P.D: Some documentation: Mutual information wikipedia Mutual Information between Discrete and Continuous Data Sets
I would also suggest simplifying our problem from regression to classification. We simply take the brightness of the original protein as a benchmark and give label 1 to the mutants which have brightness no less than 95% (or any other selected percentage) of benchmark brightness, and 0 otherwise.
So in this way we will learn to identify individual mutations which are not expected to decrease the brightness to much from the original. It seems much easier and robust than predicting the actual brightness of individual mutation. And with classification it is much easier to measure performance (accuracy score,f1, recall etc.) and we can extact operating point of the classifier or make it give us its probability bets on each mutation.
With regression there is only least squares measure which can be very sensitive to noise.
What do you think?
sounds good to me!
I like the idea. But, unfortunately, 'mutations which are not expected to decrease the brightness too much' wouldn't work. Introducing these mutations simultaneously (which is the aim) will most probably have a cumulative large negative effect that will decrease the brightness substantially :(
Well, we can identify beneficial single mutations, pairs or triplets or anything really using the approach above . I just used single mutations as an example because this is the least we have to do with our model.

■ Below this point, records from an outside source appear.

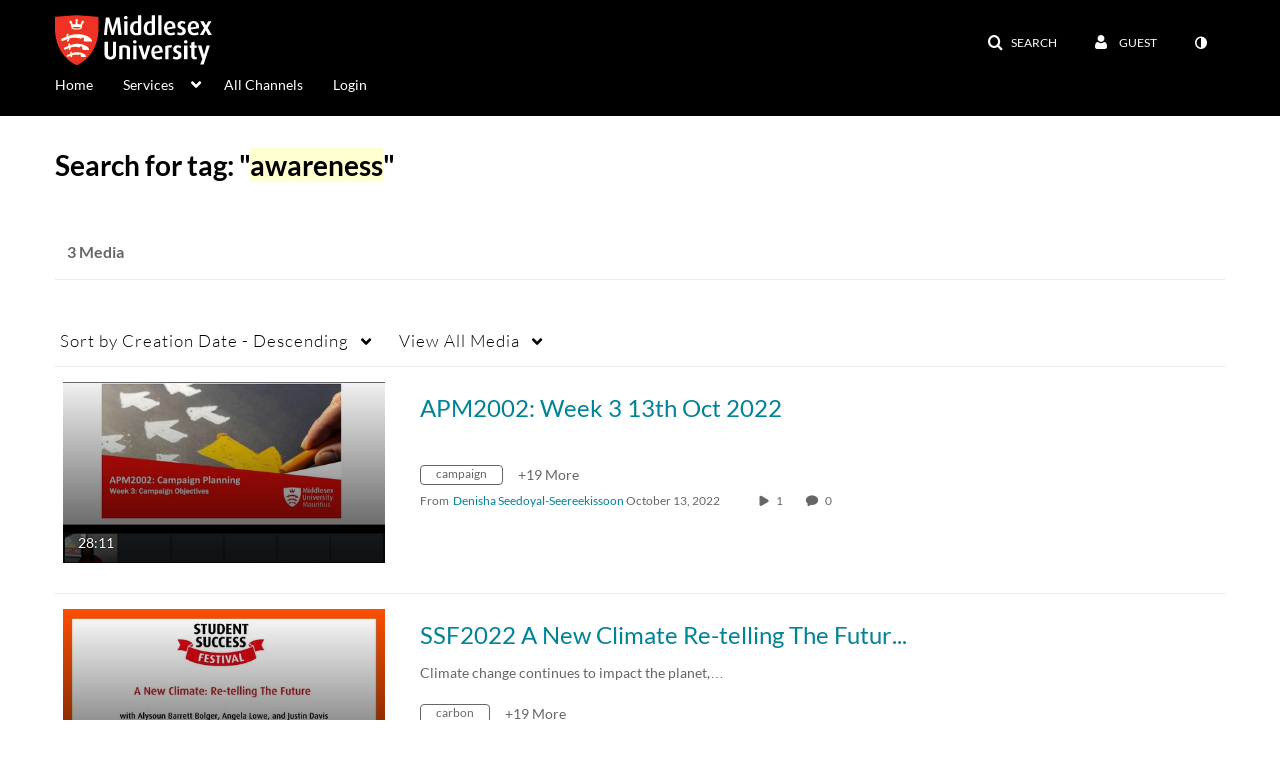

--- FILE ---
content_type: text/plain;charset=UTF-8
request_url: https://www.play.mdx.ac.uk/user/get-details?format=ajax&_=1768597771752
body_size: 547
content:
{"content":[{"target":"#userMobileMenuDisplayName, #userMenuDisplayName","action":"replace","content":"Guest"}],"script":"$(\"body\").trigger(\"userDetailsPopulated\");;document.querySelector(\"meta[name=xsrf-ajax-nonce]\").setAttribute(\"content\", \"[base64]\");;if (typeof KApps != \"undefined\" && typeof KApps.Accessibility != \"undefined\") {KApps.Accessibility.applySelectedMode();}"}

Essentially my suggestion boils down to predicting whether a supplied mutant (which can have single or multiple mutations) is expected to have brightness above a certain threshold (which we set as we wish and we can also run different thresholds simultaneously). Trying to predict exact brightness instead would be a hell of a mess from what I reckon at the moment.
@tiavlovskiegor24 Ok, sound good then! I am actually currently running a neural net on aws, while extracting the weights. The configuration which I am using served well before in predicting the folding energy of the protein. Therefore, I believe it must do a good job predicting the weights. But if the approach you suggest gives similar results, then most definitely we should stick to it. I anticipate using deep learning must be an overkill for this task.

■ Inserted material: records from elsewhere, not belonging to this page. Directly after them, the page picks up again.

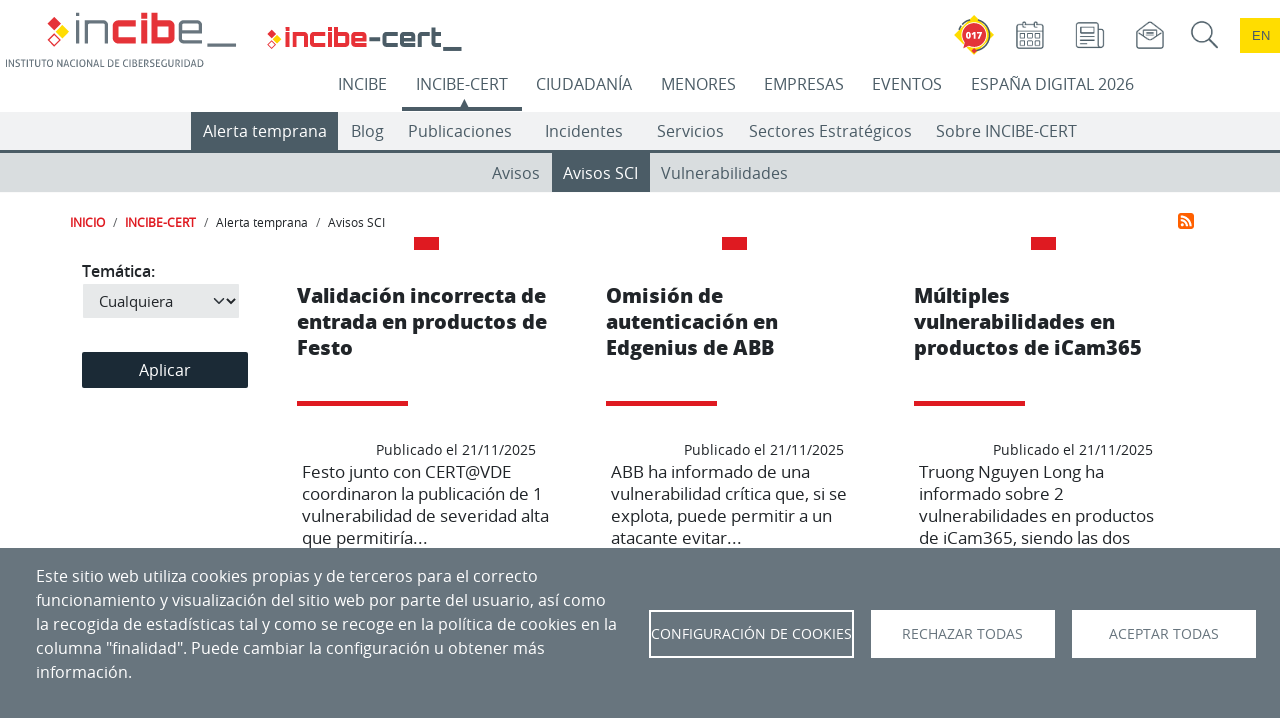

--- FILE ---
content_type: image/svg+xml
request_url: https://www.incibe.es/sites/default/files/feed-logo.svg
body_size: 674
content:
<svg version="1.2" xmlns="http://www.w3.org/2000/svg" viewBox="0 0 16 16" width="16" height="16">
	<title>feed-svg</title>
	<style>
		.s0 { fill: #ff6000 } 
		.s1 { fill: #ffffff } 
	</style>
	<path id="Layer" class="s0" d="m0 3c0-1.7 1.3-3 3-3h10c1.7 0 3 1.3 3 3v10c0 1.7-1.3 3-3 3h-10c-1.7 0-3-1.3-3-3z"/>
	<g id="Layer">
		<path id="Layer" class="s1" d="m4.3 13.3c-0.9 0-1.5-0.7-1.5-1.5 0-0.8 0.6-1.5 1.5-1.5 0.8 0 1.5 0.7 1.5 1.5 0 0.8-0.7 1.5-1.5 1.5z"/>
		<path id="Layer" class="s1" d="m10 13.3h-2.1c0-2.8-2.3-5.1-5.2-5.1l0.1-2.1c4 0 7.2 3.2 7.2 7.2z"/>
		<path id="Layer" class="s1" d="m11.5 13.3c0-4.8-3.9-8.7-8.8-8.7l0.1-2.2c6 0 10.9 4.9 10.9 10.9z"/>
	</g>
</svg>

So far running Decision trees or SVM's didn't yield any significant results, yet I don't quite know how SVM behaves when it has to fit a regression to a set of binary features... I tried reformulating our problem in terms of classification (1 if mutant's brightness is within 3 std of our benchmark brightness value of original protein, 0 otherwise) and get like 80% prediction accuracy. But still need to check if it produces a sensible decision boundary.